D. L’équité et la recherche de la vérité

[74] Le Tribunal doit veiller à ce que toute objection ou toute requête qui y est liée soit formulée correctement dans le contexte de l’instance. La difficulté en l’espèce réside dans le fait que les parties ne se comprennent pas l’une l’autre dans leurs observations.

[75] Par sa requête et le libellé qu’il propose pour l’ordonnance sollicitée, l’intimé se préoccupe essentiellement de l’application des règles relatives aux EDP, et ce, indépendamment de toute nouvelle question qui pourrait être soulevée à ce sujet, étant donné qu’il a retiré son objection au témoignage de M. Davidson. Toutefois, lorsque l’intimé s’est initialement opposé au témoignage de M. Davidson à l’audience, il a fait valoir que le témoignage dépassait la portée des questions pertinentes telles qu’elles sont énoncées dans les derniers EDP.

[76] Bien que l’intimé affirme dans sa requête qu’il est nécessaire de clarifier quels [traduction] « actes de procédure » devraient servir de référence, une question sous-jacente découle de l’objection tardive et de la requête de l’intimé, soit celle de savoir si le témoignage concernant les trois consultants est lié à une question soulevée dans les derniers EDP que le Tribunal doit trancher.

[77] M. Davidson et la Commission ont répondu que le témoignage s’inscrivait dans le cadre des questions en litige énoncées dans la plainte puisqu’il s’agissait d’une réplique à la réponse de l’intimé et à la question de savoir si l’explication fournie constitue un prétexte. Ils font également valoir que, par souci d’équité procédurale, M. Davidson devrait avoir la possibilité de répondre à l’explication de l’intimé.

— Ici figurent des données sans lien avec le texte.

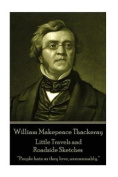 William Makepeace Thackeray - Little Travels and Roadside Sketches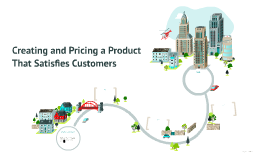 Creating and Pricing a Product That Satisfies Customers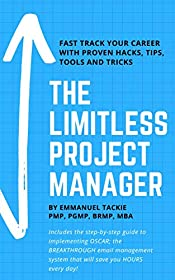 The Limitless Project Manager: Fast Track your Career with Proven Hacks, Tips, Tools, and Tricks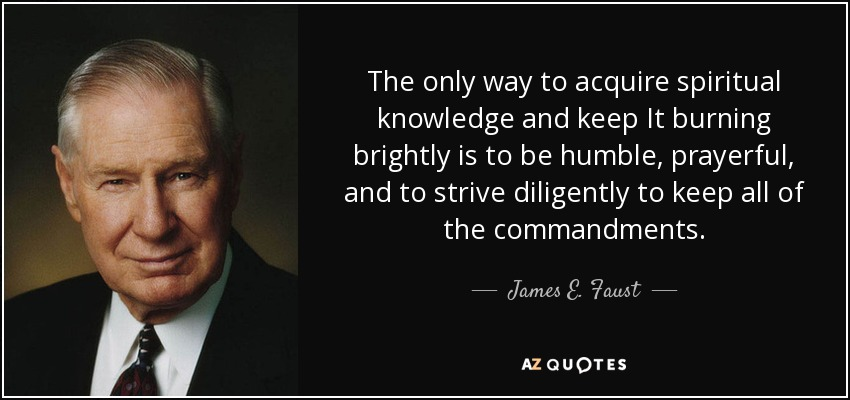 The only way to acquire spiritual knowledge and keep It burning brightly is to be humble, prayerful, and to strive diligently to keep all of the commandments. - James E. Faust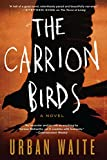 The Carrion Birds: A Novel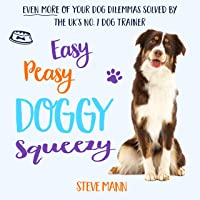 Easy Peasy Doggy Squeezy: The UK's Number One Trainer Solves More of Your Dog Dilemmas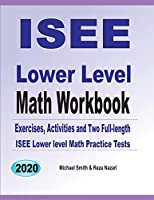 ISEE Lower Level Math Workbook: Math Exercises, Activities, and Two Full-Length ISEE Lower Level Math Practice Tests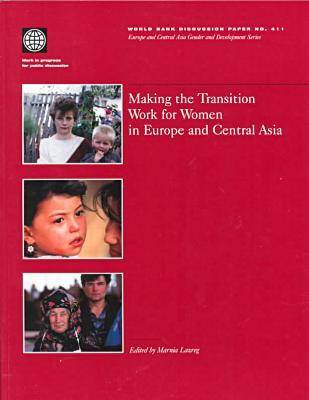 Making the Transition Work for Women in Europe and Central Asia - World Bank Discussion Paper No. 411.  (Paperback)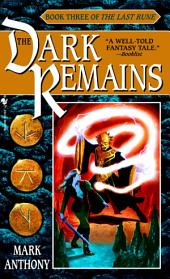The Dark Remains: Book Three of The Last Rune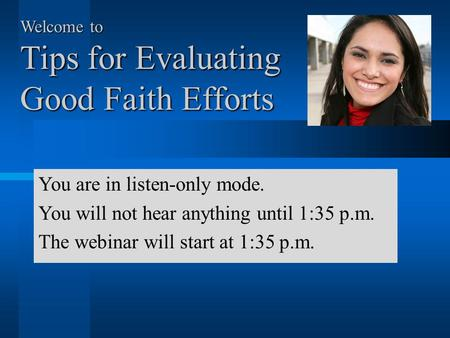 Welcome to Tips for Evaluating Good Faith Efforts You are in listen-only mode. You will not hear anything until 1:35 p.m. The webinar will start at 1:35.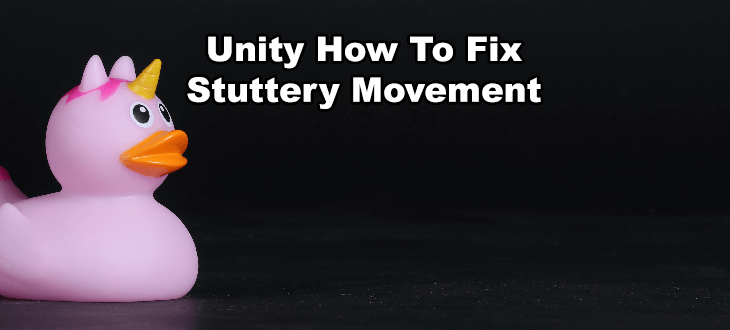 Unity How to Fix Movement Stutter - Unity3d Tips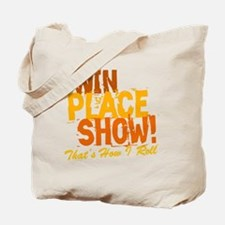 win place show Thats How I Roll 2 Tote Bag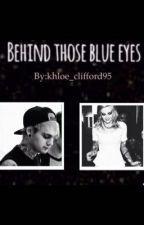 Behind Those Blue Eyes (m.g.c) by Khloe_Clifford95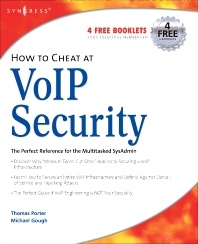 How to Cheat at VoIP Security, 1st Edition,Thomas Porter, CISSP, CCNP, CCDA, CCS,Michael Gough,ISBN9781597491693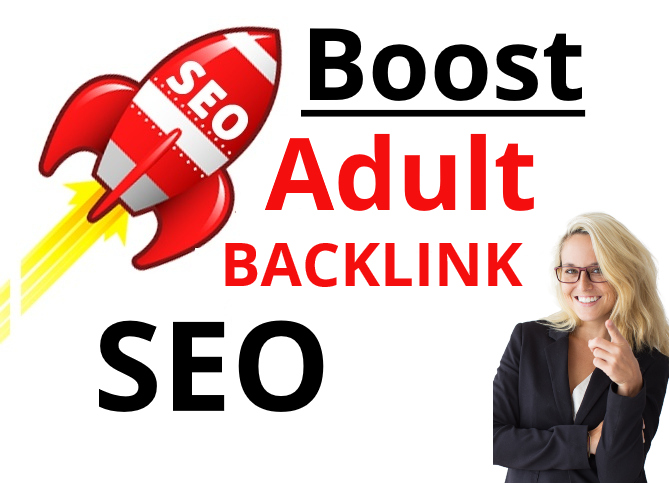 build high quality dofollow white hat SEO adult backlinks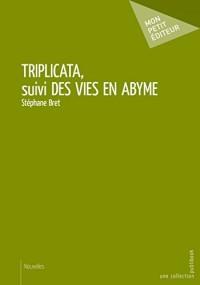 Triplicata, Suivi des Vies en Abyme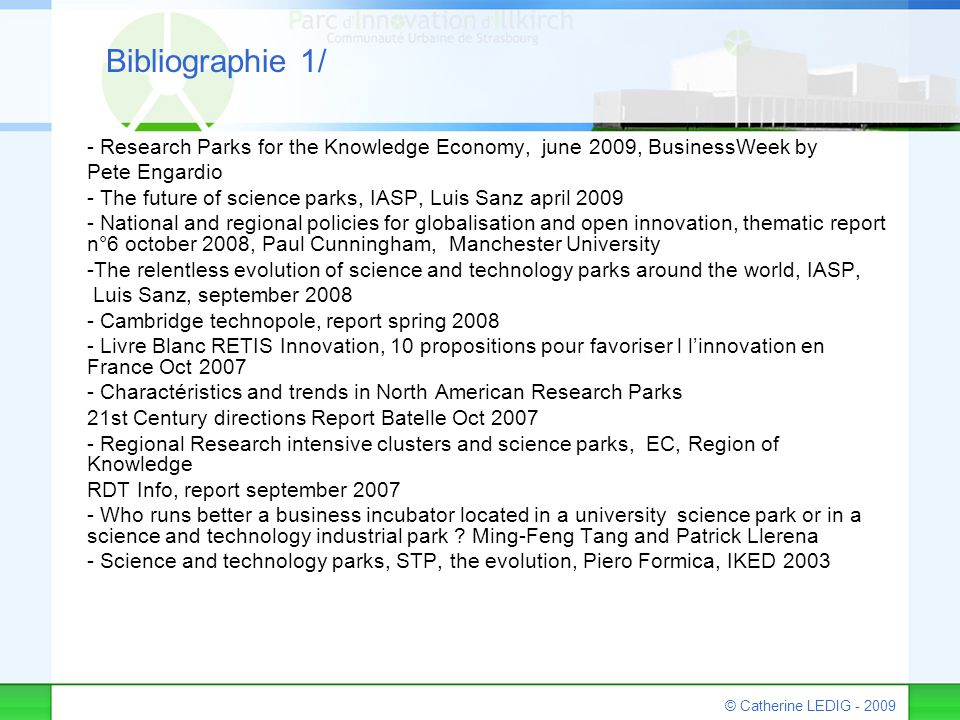 © Catherine LEDIG - 2009 Bibliographie 1/ - Research Parks for the Knowledge Economy, june 2009, BusinessWeek by Pete Engardio - The future of science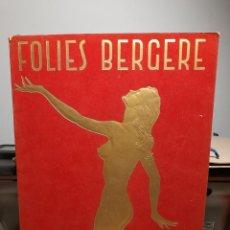 Coleccionismo: FOLIES BERGERE : FOLIES EN FETES ( PROGRAMA CATALOGO, AÑOS 60). Lote 296739988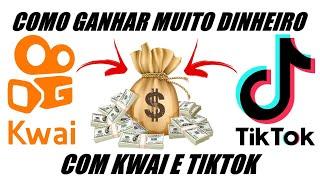 Como ganhar muito dinheiro com KWAI e TIKTOK [DR CELULAR]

[78] L’intimé n’a pas répondu directement à ces observations. Il maintient simplement qu’il doit savoir quels sont les documents qui constituent les « actes de procédure ».

[79] Il n’est pas nécessaire de se prononcer sur l’admissibilité du témoignage de M. Davidson, lequel se trouve déjà au dossier. Toutefois, il convient d’examiner les observations de M. Davidson et de la Commission. Deux questions sous-jacentes sont en jeu : la question de l’équité dont doit bénéficier M. Davidson et l’obligation qu’a le Tribunal de rechercher la vérité. Le témoignage est lié à la défense de l’intimé du fait qu’il a été donné en réponse à l’affirmation de l’intimé selon laquelle il n’avait pas mis fin au contrat de consultant de M. Davidson en 2013 pour des raisons opérationnelles, et qu’il avait décidé de ne pas retenir à nouveau les services de M. Davidson en 2015 en raison de son faible rendement, et non pour des raisons discriminatoires. L’admission du témoignage sert l’intérêt de la vérité; il a été admis par souci d’équité procédurale.

E. La requête est spéculative et préventive

[80] Le Tribunal conclut que la requête d’AMC est spéculative et préventive. AMC soutient qu’il pourrait devoir répondre à des faits provenant des EDP antérieurement déposés par M. Davidson et ne figurant pas dans son dernier EDP, mais cette observation relève de la spéculation. AMC a sollicité un jugement déclaratoire alors que M. Davidson avait presque terminé son réinterrogatoire. Or, M. Davidson n’avait pas cherché à revenir sur d’autres éléments figurant dans un EDP antérieur. Au moment où la requête a été présentée, elle portait sur une plainte procédurale théorique.

[81] Le seul point qui a été « réintroduit » dans cette instance est celui des trois consultants. Le fait que l’intimé ne se soit pas opposé au témoignage signifie qu’il n’y a maintenant aucune question à trancher concernant l’admissibilité de cet élément de preuve. Aucune des parties n’a cherché à introduire d’autres éléments de preuve se rapportant à des renseignements qui avaient figuré dans un EDP antérieur, mais qui en avaient été retirés. Le Tribunal conclut qu’il n’y a aucune question à trancher.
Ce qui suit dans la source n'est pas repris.